Microsoft’s 500 acre campus in Redmond, Washington, has 125 buildings for their 41,664 employee headquarters. And for the past three years it has been turned into one of the smartest corporate campuses in the world.
How have they done it? Director of Facilities and Energy Darrell Smith and his team have diligently unified a network of 30,000 unconnected sensors from different areas. These sensors had been acquired over several decades and were not compatible.
The challenge they faced was that it would cost upward of $60 million to replace enough equipment to get all the sensors to work together. Additionally, it would also mean displacing employees and losing work while teams temporarily shut down labs.
Unfortunately, they could not find a cheaper alternative. So they invented one.
The software that the team built strings together 30,000 building sensors that track things such as heaters, air conditioners, fans and lights – harvesting billions of data points per week.

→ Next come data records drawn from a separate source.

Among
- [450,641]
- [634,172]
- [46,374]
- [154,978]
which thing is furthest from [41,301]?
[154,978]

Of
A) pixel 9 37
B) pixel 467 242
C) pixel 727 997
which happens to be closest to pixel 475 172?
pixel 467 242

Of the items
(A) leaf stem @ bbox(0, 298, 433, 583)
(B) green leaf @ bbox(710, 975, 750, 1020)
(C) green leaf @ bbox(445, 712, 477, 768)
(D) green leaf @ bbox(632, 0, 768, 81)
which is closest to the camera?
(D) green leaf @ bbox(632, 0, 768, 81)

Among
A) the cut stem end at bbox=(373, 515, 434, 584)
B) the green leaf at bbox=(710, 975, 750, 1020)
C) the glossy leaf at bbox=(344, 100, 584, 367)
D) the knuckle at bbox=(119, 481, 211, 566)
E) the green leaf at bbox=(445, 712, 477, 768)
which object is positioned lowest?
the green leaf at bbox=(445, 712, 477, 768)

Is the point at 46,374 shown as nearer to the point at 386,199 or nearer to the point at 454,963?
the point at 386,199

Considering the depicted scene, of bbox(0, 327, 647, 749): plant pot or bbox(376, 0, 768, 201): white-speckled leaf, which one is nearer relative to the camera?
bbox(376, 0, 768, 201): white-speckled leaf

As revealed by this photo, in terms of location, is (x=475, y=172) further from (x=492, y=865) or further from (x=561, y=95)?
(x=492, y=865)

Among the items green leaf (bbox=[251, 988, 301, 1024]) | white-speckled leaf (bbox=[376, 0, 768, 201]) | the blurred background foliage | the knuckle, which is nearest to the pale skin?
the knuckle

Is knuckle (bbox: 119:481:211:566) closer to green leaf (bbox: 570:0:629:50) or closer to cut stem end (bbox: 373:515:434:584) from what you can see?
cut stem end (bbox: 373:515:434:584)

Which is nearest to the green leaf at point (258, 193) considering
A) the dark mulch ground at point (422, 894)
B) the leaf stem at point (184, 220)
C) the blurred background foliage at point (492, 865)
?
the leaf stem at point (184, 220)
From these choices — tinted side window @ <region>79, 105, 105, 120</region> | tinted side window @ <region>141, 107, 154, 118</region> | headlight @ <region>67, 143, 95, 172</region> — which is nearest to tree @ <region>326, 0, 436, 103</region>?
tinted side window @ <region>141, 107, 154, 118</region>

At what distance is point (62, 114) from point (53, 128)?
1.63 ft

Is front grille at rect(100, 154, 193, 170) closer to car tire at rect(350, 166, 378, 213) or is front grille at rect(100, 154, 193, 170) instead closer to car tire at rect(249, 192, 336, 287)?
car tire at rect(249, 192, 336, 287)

That data – collected in The Redmond Operations Center (the ROC) – has given the team deep insights, enabled better diagnostics and has allowed for far more intelligent decision making.
A test run of the program in 13 Microsoft buildings has provided staggering results – not only has Microsoft saved energy and millions in maintenance and utility costs, but the company also is hyper-aware of the way its buildings perform.
In one building garage, exhaust fans had been mistakenly left on for a year wasting USD 66,000. Within moments of coming online, the smart buildings solution sniffed out this fault and the problem was corrected.
In another building, the software informed engineers about a pressurization issue in a chilled water system. The problem took less than five minutes to fix, resulting in USD 12,000 of savings each year.
In the past, manual efforts to make the building run more efficiently resulted in annual savings of USD 250,000. Today, the ROC functions as the “brain” of the Microsoft Redmond campus and with the new data gold rush they are able to save USD 1.5 million.